(Scene-based reasoning records)
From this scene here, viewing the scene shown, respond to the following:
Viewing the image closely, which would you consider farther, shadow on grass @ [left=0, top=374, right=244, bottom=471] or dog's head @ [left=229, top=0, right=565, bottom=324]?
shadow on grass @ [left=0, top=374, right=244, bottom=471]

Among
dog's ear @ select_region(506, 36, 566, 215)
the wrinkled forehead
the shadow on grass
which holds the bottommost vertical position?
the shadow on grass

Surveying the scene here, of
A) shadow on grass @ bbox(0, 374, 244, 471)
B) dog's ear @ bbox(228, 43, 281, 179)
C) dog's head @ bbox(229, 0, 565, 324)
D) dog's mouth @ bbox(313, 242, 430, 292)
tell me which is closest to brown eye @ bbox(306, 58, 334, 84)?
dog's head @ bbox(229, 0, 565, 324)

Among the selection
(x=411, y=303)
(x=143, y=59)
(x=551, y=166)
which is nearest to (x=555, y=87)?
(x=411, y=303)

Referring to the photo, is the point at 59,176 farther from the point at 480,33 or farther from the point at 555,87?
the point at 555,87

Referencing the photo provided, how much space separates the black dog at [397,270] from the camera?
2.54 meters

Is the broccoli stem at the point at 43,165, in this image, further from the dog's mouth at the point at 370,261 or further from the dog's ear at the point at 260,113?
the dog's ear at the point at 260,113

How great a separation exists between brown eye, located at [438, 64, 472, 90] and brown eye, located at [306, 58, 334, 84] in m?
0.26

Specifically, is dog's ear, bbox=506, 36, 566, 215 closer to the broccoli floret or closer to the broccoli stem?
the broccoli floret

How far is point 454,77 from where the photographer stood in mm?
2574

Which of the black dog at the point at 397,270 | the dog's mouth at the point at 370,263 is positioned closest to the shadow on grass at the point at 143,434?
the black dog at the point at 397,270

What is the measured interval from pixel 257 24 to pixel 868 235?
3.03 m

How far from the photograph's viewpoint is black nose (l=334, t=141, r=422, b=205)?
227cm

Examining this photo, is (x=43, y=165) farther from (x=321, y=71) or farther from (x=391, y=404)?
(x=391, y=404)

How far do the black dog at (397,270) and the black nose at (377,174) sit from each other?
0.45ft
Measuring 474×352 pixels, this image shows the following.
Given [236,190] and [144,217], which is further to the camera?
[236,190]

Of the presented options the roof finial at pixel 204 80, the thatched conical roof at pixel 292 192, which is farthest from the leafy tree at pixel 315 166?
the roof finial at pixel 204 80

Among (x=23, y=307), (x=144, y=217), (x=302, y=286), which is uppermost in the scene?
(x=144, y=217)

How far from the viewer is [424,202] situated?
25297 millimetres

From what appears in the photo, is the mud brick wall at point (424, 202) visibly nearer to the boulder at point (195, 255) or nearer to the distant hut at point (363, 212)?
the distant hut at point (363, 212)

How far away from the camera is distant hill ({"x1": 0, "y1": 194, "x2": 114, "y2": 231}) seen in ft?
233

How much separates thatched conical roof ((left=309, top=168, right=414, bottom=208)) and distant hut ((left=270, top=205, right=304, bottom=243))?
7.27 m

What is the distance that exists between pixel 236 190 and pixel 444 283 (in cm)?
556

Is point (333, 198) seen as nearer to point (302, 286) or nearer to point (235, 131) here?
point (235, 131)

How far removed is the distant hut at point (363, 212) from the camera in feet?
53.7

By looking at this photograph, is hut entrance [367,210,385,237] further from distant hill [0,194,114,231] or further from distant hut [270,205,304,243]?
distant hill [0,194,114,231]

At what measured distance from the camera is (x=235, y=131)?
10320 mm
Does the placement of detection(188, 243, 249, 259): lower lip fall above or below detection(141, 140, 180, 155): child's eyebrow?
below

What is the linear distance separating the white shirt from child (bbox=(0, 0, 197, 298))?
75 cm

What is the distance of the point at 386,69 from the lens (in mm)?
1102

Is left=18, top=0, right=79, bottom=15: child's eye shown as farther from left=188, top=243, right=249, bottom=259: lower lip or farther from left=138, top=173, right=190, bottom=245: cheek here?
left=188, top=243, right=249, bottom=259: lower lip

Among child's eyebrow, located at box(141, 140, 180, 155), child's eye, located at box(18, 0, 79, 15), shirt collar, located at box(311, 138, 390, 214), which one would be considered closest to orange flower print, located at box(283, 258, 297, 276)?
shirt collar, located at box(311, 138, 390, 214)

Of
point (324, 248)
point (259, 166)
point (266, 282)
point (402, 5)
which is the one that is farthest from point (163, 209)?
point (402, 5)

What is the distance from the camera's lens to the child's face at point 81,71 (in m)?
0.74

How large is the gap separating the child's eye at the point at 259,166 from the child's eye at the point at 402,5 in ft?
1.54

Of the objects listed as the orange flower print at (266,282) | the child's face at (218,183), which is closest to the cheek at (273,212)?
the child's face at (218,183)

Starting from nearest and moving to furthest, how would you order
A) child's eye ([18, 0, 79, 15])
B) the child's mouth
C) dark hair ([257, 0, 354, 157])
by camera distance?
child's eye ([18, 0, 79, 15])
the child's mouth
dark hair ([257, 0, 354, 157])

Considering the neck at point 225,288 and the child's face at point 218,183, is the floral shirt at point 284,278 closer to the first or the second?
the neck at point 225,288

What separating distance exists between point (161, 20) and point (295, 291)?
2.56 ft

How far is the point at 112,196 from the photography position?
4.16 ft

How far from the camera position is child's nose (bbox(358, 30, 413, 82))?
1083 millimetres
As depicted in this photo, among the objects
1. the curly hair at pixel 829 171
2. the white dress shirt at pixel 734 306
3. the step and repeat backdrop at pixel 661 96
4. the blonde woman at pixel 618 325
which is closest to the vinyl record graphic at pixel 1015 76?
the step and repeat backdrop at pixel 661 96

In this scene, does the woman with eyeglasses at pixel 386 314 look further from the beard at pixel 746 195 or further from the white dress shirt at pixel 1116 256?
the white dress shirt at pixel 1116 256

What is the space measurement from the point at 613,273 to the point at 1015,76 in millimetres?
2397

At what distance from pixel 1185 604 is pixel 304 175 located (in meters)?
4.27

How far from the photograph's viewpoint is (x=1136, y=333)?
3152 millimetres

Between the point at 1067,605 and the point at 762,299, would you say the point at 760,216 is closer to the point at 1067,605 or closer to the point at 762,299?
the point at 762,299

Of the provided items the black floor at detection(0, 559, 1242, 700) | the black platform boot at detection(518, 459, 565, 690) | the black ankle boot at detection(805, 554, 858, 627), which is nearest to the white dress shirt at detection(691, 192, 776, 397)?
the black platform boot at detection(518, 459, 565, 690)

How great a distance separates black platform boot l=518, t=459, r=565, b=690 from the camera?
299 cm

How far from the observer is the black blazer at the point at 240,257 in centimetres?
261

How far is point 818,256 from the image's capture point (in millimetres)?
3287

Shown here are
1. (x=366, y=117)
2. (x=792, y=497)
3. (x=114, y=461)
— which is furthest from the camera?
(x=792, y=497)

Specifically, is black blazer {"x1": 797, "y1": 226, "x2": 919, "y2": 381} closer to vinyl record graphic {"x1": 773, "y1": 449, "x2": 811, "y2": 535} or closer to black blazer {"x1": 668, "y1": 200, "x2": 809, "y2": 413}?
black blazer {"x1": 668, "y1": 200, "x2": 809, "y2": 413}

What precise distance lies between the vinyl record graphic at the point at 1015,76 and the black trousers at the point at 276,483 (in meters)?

● Written request
Convert the part of the material that opens with the line containing "Referring to the" and closes with the line containing "2.54 meters" into a two-column CSV with the columns input and output, one row per item. Put each field in double quotes and replace any line breaks with spaces.

● Solution to this exercise
input,output
"Referring to the photo, is the point at 59,176 farther from the point at 480,33 or farther from the point at 555,87?","the point at 555,87"
"Referencing the photo provided, how much space separates the black dog at [397,270] from the camera?","2.54 meters"